* [Exercise instructions]
1/ Decide whether each statement agrees with the article on the film 13 Rue Madeleine, answering yes or no and quoting the words of the article that settle it: (a) The film was directed by Henry Hathaway. (b) Kuncel is given a mission in Belgium. (c) Red Buttons plays the Second Jump Master without credit.
2/ In the records, rewrite the stretch from the line containing "What physical distance" through the end of the records, switching "yellow tool handle" to "orange tool handle" and leaving everything else as it is.

* [Document excerpt]

"""

13 Rue Madeleine is a 1947 American World War II spy film directed by Henry Hathaway and starring James Cagney, Annabella, Richard Conte and Frank Latimore. Allied volunteers are trained as spies in the leadup to the invasion of Europe, but one of them is a German double agent.

Plot
Bob Sharkey is put in charge of the 77th group of American espionage candidates. However, he is informed by his boss Charles Gibson that one of his students is a German Abwehr agent. He accepts the challenge of identifying him. He correctly chooses "Bill O'Connell". Gibson reveals that O'Connell is actually Wilhelm Kuncel, one of Germany's top spies. He tells Sharkey to pass him through the course, as they know his mission is to determine the date and location of Operation Overlord (the Allied invasion of Europe). They assign him a job in London that gives him full access to false information about "Plan B", the invasion of Germany through the Lowlands, hoping he will pass it along to his superiors.

At the end of their training, three of the new agents—Frenchwoman Suzanne de Beaumont, American Jeff Lassiter, and Kuncel—are sent to Great Britain. There, they prepare to fly into German-occupied territory. Kuncel is given a mission in Holland, supposedly because of his familiarity with the region. Lassiter is assigned to kidnap and bring back to England the French collaborator Duclois. Duclois designed and built the main assembly and supply depot for V-2 rockets that will be used against the key Allied invasion port of Southampton, and what he knows will be vital for achieving its destruction. Suzanne goes along as Lassiter's radio operator. Sharkey tells Lassiter about Kuncel and orders him to kill his friend and former roommate if he thinks Kuncel has not been deceived. However, on the airplane, Lassiter cannot conceal his uneasiness from Kuncel. Kuncel sabotages his parachute, and when the trio are sent to Holland, Lassiter plummets to his death. Gibson and Sharkey realize that Kuncel knows that the information he was given is false.

With no time to brief another agent, Sharkey volunteers to take Lassiter's place. Gibson is reluctant to do so, as Sharkey knows the date and location of the invasion, but finally agrees. With the help of the local French resistance led by the town's mayor, Sharkey takes Duclois prisoner. However, in stopping Kuncel from interfering with the airplane taking off with Duclois, Sharkey is captured. Suzanne is killed while transmitting the news to England. Kuncel takes Sharkey to Gestapo headquarters at 13 Rue Madeleine in Le Havre and supervises his torture when Sharkey refuses to talk. Back in Great Britain, Gibson has no choice but to order a bombing raid to destroy the building before Sharkey cracks. When the bombing starts, Sharkey laughs in triumph in Kuncel's face.

Cast

 James Cagney as Robert Emmett 'Bob' Sharkey
 Annabella as Suzanne de Beaumont
 Richard Conte as Wilhelm Kuncel / William H. 'Bill' O'Connell
 Frank Latimore as Jeff Lassiter
 Walter Abel as Charles Gibson
 Melville Cooper as Pappy Simpson
 Sam Jaffe as Mayor Galimard
 Trevor Bardette as Resistance fighter (uncredited)
 Red Buttons as Second Jump Master (uncredited)
 Arno Frey as German Officer (uncredited)
 Karl Malden as B-24 Jumpmaster (uncredited)
 E. G. Marshall as Emile (uncredited)
 Donald Randolph as La Roche (uncredited)
 Roland Winters as Van Duyval (uncredited)
 Blanche Yurka as Madame Thillot (uncredited)

"""

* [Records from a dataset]
"""

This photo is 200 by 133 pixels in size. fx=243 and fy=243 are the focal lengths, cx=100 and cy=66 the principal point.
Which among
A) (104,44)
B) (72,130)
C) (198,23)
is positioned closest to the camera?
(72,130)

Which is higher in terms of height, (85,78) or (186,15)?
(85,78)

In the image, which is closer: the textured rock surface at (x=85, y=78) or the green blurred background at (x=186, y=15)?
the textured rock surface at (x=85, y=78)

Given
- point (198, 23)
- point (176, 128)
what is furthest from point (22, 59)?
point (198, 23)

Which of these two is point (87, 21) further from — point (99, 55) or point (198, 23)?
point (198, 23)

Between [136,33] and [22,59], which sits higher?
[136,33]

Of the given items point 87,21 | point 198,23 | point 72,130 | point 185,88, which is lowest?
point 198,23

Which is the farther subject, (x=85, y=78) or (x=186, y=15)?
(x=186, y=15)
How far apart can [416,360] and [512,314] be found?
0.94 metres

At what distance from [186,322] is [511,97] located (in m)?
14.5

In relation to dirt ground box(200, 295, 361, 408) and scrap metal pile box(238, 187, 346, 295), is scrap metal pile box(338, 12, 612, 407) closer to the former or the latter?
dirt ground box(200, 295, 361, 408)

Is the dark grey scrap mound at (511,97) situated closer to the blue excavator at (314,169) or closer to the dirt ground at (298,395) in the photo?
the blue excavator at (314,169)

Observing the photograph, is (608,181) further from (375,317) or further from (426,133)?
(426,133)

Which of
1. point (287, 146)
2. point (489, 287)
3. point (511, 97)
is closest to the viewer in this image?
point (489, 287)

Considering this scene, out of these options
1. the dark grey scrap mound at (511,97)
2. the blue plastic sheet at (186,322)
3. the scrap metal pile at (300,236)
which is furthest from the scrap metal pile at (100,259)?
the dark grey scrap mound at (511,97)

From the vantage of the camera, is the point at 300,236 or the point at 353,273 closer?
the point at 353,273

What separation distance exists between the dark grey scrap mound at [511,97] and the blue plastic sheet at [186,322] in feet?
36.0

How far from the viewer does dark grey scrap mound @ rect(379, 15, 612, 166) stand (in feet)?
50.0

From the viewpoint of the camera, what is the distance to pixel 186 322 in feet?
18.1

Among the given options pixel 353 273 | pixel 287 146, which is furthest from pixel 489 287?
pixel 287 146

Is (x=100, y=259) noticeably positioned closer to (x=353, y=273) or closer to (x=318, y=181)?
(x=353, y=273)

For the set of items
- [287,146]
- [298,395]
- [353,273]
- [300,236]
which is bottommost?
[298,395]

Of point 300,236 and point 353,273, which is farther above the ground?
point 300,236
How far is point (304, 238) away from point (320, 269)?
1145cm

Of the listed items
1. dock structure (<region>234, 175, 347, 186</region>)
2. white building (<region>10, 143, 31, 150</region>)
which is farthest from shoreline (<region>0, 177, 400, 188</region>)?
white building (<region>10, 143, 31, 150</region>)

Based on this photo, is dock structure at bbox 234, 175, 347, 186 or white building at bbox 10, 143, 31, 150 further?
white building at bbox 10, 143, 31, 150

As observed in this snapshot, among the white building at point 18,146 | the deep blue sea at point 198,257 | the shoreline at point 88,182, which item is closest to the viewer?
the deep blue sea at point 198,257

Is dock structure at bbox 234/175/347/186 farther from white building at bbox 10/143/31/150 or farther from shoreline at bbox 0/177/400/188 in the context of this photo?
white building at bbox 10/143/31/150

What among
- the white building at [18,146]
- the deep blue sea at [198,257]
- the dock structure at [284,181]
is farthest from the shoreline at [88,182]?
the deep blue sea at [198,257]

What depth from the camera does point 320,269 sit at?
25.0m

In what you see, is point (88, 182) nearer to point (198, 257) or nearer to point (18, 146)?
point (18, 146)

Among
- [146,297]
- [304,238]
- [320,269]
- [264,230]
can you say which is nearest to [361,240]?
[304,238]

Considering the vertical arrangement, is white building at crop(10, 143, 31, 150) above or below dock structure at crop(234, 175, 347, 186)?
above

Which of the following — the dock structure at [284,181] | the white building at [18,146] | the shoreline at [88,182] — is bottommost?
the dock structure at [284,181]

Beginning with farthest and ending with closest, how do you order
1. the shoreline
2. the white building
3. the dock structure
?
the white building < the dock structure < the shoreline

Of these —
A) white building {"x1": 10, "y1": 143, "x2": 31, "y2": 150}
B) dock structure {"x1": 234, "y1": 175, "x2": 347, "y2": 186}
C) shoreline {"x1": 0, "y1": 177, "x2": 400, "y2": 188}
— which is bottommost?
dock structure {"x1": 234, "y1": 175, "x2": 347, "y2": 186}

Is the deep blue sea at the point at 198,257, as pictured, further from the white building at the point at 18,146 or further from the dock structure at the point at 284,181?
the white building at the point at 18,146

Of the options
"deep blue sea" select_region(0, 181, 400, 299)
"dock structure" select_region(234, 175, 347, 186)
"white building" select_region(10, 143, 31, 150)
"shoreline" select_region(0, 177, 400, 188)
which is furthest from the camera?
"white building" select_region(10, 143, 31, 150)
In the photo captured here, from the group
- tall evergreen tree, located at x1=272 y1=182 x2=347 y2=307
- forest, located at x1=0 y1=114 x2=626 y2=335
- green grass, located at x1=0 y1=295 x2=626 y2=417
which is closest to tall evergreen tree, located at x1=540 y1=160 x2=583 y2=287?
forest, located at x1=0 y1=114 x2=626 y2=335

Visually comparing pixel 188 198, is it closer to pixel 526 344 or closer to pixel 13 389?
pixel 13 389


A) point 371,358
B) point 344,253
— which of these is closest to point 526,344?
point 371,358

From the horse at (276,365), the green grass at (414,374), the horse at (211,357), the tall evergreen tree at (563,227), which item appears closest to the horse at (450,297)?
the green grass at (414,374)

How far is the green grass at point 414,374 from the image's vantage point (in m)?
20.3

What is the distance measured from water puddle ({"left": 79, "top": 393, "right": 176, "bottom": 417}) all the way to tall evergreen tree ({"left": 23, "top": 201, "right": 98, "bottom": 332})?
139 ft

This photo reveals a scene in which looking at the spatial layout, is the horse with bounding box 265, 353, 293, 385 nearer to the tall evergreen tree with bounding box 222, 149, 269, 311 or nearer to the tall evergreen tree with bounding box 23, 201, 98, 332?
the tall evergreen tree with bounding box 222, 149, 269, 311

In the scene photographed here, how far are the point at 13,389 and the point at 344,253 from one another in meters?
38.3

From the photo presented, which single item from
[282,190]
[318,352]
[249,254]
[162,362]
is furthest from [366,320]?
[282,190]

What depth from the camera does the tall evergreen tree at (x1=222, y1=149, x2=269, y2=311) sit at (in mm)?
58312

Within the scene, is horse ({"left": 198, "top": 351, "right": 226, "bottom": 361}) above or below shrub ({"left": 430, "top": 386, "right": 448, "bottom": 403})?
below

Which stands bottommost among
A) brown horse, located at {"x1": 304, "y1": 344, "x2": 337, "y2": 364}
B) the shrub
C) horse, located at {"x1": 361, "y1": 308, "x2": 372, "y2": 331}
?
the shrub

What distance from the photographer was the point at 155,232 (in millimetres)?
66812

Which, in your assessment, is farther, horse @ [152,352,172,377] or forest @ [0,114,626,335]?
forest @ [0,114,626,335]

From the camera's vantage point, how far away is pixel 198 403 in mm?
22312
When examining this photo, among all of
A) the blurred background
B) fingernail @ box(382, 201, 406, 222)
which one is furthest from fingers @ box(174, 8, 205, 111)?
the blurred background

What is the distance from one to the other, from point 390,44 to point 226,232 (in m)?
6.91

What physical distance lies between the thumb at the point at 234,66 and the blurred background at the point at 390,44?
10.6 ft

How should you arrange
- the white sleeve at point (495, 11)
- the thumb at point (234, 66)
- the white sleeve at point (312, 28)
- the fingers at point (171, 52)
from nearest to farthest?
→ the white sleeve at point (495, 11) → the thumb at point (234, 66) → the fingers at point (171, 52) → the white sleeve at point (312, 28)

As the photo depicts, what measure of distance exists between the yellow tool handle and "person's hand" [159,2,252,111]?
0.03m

"""

* [Answers for this exercise]
1/
(a) Yes: "directed by Henry Hathaway"
(b) No: "Kuncel is given a mission in Holland"
(c) Yes: "Red Buttons as Second Jump Master (uncredited)"

2/
What physical distance lies between the thumb at the point at 234,66 and the blurred background at the point at 390,44?
10.6 ft

How should you arrange
- the white sleeve at point (495, 11)
- the thumb at point (234, 66)
- the white sleeve at point (312, 28)
- the fingers at point (171, 52)
from nearest to farthest?
→ the white sleeve at point (495, 11) → the thumb at point (234, 66) → the fingers at point (171, 52) → the white sleeve at point (312, 28)

As the photo depicts, what measure of distance exists between the orange tool handle and "person's hand" [159,2,252,111]?
0.03m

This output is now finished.